Fiquei profundamente entristecido ao ler nos jornais sobre a trágica
perda de seu filho, tão jovem, que ele descanse em paz. Não
podemos entender os caminhos do Criador. Durante um tempo de guerra e
perigo vocês estiveram a salvo – de fato, vocês estavam
entre aqueles que asseguraram a vitória para nossa nação,
os Filhos de Israel, contra nossos inimigos, na qual "muitos foram
entregues nas mãos de poucos, etc." – e mesmo assim,
durante um tempo de trégua em seu próprio lar, ocorre uma
tragédia como essa! Porém não é de se admirar
que um ser humano criado não possa compreender os caminhos do Criador,
que é infinitamente transcendente. De fato, mal ficamos surpresos
se uma criança pequena não pode entender os caminhos de
um grande, venerável e idoso sábio, embora seja apenas um
golfo finito que os separa.
Obviamente, isso não vem para minimizar seu sofrimento. Apesar
da grande distância entre nós, desejo expressar minha simpatia.
À primeira vista pode parecer que estamos distantes um do outro
não apenas geograficamente, mas também – ou até
ainda mais – em termos de não sermos familiares, de fato,
inconscientes um do outro, até a Guerra dos Seis Dias (como veio
a ser conhecida), quando você ficou famoso e celebrado como comandante
e defensor de nossa Terra Santa e seus habitantes, e como pessoa de poderosa
capacidade. D'us, Bendito seja, fez brilhar Seu semblante sobre você
e lhe concedeu sucesso em suas atividades – de fato uma vitória
de proporções inesperadas.

- _MATERIAL EXTRAÍDO_
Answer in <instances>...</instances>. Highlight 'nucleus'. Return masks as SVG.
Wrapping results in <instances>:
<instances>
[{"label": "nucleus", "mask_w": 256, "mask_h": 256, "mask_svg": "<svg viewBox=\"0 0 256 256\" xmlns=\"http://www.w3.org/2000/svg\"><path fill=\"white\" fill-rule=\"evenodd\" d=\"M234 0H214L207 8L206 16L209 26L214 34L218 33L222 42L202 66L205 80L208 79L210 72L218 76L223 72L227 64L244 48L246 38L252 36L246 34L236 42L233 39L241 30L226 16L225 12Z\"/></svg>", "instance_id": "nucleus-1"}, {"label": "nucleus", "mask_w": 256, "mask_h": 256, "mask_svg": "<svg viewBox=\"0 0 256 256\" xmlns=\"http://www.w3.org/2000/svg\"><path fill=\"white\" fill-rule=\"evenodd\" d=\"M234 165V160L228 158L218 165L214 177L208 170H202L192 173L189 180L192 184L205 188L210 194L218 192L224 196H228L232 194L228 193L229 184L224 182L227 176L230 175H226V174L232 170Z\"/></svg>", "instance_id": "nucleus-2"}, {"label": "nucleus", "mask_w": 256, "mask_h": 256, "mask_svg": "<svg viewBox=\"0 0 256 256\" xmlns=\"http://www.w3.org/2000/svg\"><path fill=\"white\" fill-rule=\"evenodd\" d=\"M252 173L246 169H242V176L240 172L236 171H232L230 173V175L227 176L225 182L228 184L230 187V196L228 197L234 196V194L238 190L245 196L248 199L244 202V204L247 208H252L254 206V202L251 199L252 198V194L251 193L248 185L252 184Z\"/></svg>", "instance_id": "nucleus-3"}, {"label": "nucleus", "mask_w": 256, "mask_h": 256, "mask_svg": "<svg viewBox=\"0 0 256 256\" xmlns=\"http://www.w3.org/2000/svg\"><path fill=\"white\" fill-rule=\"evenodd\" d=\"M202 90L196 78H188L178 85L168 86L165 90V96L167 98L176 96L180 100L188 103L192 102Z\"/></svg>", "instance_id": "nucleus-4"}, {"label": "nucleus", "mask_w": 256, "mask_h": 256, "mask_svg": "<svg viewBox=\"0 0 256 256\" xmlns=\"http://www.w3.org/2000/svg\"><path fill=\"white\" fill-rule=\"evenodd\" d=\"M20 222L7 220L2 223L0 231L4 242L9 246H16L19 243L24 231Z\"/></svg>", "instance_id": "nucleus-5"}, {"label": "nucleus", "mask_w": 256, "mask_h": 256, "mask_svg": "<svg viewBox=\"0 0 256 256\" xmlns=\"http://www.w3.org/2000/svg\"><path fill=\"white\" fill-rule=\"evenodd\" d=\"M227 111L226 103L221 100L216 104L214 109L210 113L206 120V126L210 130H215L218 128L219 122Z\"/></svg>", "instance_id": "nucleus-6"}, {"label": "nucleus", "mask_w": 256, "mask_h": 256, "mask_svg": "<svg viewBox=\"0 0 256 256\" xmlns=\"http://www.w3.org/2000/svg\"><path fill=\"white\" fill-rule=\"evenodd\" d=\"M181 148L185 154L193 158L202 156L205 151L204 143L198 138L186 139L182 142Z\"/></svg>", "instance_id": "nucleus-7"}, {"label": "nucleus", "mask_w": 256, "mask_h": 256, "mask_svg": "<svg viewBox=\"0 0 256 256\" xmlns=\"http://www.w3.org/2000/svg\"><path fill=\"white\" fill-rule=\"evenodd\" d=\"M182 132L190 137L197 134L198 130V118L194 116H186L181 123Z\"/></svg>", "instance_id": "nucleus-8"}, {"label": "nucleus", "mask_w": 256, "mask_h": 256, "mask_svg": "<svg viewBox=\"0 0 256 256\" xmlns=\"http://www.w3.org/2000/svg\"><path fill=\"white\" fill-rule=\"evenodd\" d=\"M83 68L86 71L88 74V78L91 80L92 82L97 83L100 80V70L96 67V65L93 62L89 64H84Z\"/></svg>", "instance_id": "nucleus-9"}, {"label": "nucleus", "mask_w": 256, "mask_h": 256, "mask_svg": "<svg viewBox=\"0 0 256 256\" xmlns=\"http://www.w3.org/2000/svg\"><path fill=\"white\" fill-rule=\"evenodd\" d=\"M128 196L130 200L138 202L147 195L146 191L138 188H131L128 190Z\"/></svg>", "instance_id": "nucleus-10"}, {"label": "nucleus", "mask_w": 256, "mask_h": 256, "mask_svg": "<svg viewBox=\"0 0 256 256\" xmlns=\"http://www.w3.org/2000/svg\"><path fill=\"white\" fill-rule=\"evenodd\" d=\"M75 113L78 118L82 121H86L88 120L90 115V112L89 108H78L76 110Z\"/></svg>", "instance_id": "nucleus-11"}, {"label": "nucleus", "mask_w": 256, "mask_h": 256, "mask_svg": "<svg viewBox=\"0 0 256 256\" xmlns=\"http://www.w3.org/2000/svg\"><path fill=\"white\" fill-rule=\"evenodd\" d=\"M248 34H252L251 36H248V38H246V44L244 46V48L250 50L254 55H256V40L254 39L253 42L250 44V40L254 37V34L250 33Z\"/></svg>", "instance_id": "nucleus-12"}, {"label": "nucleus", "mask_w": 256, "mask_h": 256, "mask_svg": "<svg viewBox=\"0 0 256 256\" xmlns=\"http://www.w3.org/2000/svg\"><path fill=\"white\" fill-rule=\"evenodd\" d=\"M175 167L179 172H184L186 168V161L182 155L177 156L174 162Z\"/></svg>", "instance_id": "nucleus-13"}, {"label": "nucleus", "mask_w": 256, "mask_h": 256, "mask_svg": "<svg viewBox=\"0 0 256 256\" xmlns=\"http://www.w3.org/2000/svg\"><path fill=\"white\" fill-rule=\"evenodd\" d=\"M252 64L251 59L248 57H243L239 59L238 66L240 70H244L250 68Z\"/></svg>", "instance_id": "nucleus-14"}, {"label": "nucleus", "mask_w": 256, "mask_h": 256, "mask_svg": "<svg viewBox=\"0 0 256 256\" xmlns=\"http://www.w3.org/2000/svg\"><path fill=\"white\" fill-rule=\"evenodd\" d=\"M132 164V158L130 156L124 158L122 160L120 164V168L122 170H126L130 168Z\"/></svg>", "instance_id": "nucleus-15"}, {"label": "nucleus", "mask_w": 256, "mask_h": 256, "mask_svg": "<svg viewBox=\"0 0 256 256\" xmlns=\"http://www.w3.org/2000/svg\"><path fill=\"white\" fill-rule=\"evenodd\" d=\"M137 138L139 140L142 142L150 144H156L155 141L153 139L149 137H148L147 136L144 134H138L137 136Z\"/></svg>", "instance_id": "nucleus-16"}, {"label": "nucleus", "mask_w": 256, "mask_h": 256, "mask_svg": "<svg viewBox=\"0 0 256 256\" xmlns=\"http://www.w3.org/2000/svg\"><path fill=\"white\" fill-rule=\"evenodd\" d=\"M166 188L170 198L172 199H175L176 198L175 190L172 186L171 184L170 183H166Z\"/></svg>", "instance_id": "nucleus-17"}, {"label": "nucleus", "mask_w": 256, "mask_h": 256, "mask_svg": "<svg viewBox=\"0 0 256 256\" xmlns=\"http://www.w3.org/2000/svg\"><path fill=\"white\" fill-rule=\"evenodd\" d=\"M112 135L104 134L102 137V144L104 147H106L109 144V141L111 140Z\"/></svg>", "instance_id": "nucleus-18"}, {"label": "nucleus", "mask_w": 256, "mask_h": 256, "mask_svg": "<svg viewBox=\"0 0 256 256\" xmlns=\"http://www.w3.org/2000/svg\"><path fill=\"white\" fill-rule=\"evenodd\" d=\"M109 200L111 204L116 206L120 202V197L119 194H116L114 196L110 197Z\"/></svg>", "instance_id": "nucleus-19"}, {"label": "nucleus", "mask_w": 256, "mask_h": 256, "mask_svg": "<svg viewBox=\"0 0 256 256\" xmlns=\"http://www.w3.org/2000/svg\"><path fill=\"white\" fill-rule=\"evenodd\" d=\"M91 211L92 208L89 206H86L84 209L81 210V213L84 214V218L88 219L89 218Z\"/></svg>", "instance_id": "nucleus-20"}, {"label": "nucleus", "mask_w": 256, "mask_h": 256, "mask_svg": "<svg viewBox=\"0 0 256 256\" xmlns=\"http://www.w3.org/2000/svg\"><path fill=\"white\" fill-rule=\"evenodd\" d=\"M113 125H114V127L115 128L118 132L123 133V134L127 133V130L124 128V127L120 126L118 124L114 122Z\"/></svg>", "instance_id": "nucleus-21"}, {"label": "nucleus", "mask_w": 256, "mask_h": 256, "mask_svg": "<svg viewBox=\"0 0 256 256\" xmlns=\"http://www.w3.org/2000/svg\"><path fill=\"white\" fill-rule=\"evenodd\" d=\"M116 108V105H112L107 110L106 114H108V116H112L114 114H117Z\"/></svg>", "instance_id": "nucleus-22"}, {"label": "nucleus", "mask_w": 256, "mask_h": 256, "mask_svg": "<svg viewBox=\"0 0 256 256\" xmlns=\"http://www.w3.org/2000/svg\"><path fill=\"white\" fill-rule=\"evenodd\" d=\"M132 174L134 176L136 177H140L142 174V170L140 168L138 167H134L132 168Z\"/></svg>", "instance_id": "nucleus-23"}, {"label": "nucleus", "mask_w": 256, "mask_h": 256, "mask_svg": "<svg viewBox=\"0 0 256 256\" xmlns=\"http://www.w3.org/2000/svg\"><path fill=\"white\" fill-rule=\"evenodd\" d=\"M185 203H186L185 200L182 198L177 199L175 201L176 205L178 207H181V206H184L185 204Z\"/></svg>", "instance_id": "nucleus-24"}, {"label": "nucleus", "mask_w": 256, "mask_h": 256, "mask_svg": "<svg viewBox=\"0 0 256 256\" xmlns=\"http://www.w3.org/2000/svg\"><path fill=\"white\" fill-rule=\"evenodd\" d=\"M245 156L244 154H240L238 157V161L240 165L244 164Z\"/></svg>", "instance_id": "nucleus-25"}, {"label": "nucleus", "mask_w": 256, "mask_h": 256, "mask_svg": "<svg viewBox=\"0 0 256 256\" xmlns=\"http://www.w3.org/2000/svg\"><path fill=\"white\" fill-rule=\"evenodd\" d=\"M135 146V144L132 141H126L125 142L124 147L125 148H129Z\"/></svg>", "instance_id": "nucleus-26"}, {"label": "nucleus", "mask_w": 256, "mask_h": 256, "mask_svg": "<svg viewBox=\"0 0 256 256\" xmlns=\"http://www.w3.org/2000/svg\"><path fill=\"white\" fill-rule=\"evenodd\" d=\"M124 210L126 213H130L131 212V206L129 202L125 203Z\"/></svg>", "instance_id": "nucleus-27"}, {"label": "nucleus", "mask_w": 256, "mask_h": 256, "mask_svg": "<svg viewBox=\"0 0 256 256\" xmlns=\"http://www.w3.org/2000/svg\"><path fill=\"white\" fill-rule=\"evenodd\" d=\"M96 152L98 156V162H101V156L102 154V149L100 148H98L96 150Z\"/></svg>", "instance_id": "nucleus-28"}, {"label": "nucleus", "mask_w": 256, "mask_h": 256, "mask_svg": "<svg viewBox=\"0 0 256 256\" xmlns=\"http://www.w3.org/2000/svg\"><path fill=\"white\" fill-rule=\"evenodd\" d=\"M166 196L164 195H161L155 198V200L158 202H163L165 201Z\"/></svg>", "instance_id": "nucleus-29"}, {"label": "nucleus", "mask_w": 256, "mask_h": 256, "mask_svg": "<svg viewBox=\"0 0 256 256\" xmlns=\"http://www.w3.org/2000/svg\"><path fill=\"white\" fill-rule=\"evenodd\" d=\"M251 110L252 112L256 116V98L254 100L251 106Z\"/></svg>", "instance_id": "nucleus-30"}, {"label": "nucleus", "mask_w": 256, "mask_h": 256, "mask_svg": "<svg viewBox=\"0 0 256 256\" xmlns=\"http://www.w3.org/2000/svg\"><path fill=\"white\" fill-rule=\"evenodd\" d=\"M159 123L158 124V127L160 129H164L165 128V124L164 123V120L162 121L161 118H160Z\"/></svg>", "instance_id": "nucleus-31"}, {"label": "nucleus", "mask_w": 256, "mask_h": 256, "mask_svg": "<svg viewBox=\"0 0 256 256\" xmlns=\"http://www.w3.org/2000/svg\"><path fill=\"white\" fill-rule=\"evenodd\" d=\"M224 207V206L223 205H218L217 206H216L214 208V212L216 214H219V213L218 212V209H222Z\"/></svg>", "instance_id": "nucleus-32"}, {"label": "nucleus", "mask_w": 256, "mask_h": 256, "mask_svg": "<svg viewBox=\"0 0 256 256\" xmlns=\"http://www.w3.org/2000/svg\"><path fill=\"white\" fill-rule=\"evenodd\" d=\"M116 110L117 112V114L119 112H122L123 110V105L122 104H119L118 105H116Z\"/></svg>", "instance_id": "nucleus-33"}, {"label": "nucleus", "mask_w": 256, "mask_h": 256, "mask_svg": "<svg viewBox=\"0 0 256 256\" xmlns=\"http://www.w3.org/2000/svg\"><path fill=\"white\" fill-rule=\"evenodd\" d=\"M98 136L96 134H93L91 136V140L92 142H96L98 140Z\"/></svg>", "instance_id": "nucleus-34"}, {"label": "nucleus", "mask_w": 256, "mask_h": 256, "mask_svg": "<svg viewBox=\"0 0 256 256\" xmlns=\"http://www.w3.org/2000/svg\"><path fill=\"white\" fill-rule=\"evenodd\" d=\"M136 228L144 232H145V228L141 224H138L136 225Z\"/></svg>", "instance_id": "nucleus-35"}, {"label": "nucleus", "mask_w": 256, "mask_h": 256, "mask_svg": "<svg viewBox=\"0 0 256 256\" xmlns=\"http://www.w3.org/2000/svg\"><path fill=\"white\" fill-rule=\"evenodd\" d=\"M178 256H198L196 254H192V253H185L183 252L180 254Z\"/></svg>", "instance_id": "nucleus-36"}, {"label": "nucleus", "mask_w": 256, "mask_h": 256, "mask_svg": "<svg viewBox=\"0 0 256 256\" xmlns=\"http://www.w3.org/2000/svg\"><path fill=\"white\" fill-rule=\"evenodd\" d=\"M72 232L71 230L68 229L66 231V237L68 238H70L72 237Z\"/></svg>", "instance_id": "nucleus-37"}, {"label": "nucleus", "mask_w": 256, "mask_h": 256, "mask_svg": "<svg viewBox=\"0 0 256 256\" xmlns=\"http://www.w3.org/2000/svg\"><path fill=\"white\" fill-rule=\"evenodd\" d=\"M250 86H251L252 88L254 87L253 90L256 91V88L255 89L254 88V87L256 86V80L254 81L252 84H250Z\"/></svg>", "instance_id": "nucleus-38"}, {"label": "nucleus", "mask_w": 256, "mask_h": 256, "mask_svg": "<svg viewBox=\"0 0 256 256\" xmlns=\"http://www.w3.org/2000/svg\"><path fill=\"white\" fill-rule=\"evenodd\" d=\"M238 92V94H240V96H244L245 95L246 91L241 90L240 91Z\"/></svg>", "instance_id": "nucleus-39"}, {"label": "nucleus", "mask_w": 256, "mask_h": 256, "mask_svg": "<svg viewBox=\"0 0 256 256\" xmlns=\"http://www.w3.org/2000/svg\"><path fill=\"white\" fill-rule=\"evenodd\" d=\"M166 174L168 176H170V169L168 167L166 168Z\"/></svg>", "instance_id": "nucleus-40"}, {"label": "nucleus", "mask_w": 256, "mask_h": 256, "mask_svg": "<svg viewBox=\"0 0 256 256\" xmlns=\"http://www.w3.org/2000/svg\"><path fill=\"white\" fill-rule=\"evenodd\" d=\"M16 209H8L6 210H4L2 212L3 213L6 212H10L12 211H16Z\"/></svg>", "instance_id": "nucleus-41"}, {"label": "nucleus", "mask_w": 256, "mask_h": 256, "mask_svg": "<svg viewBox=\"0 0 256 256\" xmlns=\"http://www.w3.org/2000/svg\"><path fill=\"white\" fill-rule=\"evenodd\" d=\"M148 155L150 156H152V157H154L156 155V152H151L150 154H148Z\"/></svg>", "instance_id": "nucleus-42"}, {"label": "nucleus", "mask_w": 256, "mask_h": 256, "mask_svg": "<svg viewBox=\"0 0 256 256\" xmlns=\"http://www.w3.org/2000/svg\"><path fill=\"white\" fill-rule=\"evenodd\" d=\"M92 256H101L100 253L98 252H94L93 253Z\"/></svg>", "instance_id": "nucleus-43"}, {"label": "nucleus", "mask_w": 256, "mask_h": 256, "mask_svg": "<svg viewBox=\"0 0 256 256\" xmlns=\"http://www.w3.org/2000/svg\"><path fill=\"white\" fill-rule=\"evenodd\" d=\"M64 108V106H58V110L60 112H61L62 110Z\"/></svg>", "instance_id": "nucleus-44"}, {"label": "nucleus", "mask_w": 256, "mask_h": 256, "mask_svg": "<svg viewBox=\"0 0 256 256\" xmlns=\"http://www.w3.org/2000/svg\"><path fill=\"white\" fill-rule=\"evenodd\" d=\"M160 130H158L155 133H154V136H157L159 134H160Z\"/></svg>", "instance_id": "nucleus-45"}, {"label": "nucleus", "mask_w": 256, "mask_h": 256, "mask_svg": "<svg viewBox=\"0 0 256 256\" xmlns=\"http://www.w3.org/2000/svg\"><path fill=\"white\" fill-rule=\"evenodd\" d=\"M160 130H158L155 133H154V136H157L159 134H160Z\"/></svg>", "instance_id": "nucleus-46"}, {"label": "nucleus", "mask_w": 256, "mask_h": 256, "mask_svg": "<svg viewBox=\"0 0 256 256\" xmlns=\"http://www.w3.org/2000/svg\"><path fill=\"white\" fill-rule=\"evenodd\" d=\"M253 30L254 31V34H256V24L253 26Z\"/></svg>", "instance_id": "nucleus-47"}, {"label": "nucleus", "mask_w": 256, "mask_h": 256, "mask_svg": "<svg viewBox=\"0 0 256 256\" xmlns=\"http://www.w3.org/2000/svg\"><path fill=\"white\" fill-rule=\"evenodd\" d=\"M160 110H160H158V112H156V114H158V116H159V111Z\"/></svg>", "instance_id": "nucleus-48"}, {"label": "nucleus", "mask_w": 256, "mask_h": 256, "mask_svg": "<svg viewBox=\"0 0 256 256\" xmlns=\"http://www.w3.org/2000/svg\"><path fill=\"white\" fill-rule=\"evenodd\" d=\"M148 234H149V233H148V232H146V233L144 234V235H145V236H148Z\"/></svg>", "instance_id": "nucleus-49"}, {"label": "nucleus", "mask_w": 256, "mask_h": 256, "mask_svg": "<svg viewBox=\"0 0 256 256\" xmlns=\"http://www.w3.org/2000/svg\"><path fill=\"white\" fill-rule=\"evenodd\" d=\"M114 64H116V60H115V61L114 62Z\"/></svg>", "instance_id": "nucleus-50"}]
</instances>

- _O QUE FAZER_
Reescreva a carta de pêsames desde "Fiquei profundamente entristecido" até "que os separa.", inclusive, trocando "Criador" por "Eterno".

- _RESULTADO DA TAREFA_
Fiquei profundamente entristecido ao ler nos jornais sobre a trágica
perda de seu filho, tão jovem, que ele descanse em paz. Não
podemos entender os caminhos do Eterno. Durante um tempo de guerra e
perigo vocês estiveram a salvo – de fato, vocês estavam
entre aqueles que asseguraram a vitória para nossa nação,
os Filhos de Israel, contra nossos inimigos, na qual "muitos foram
entregues nas mãos de poucos, etc." – e mesmo assim,
durante um tempo de trégua em seu próprio lar, ocorre uma
tragédia como essa! Porém não é de se admirar
que um ser humano criado não possa compreender os caminhos do Eterno,
que é infinitamente transcendente. De fato, mal ficamos surpresos
se uma criança pequena não pode entender os caminhos de
um grande, venerável e idoso sábio, embora seja apenas um
golfo finito que os separa.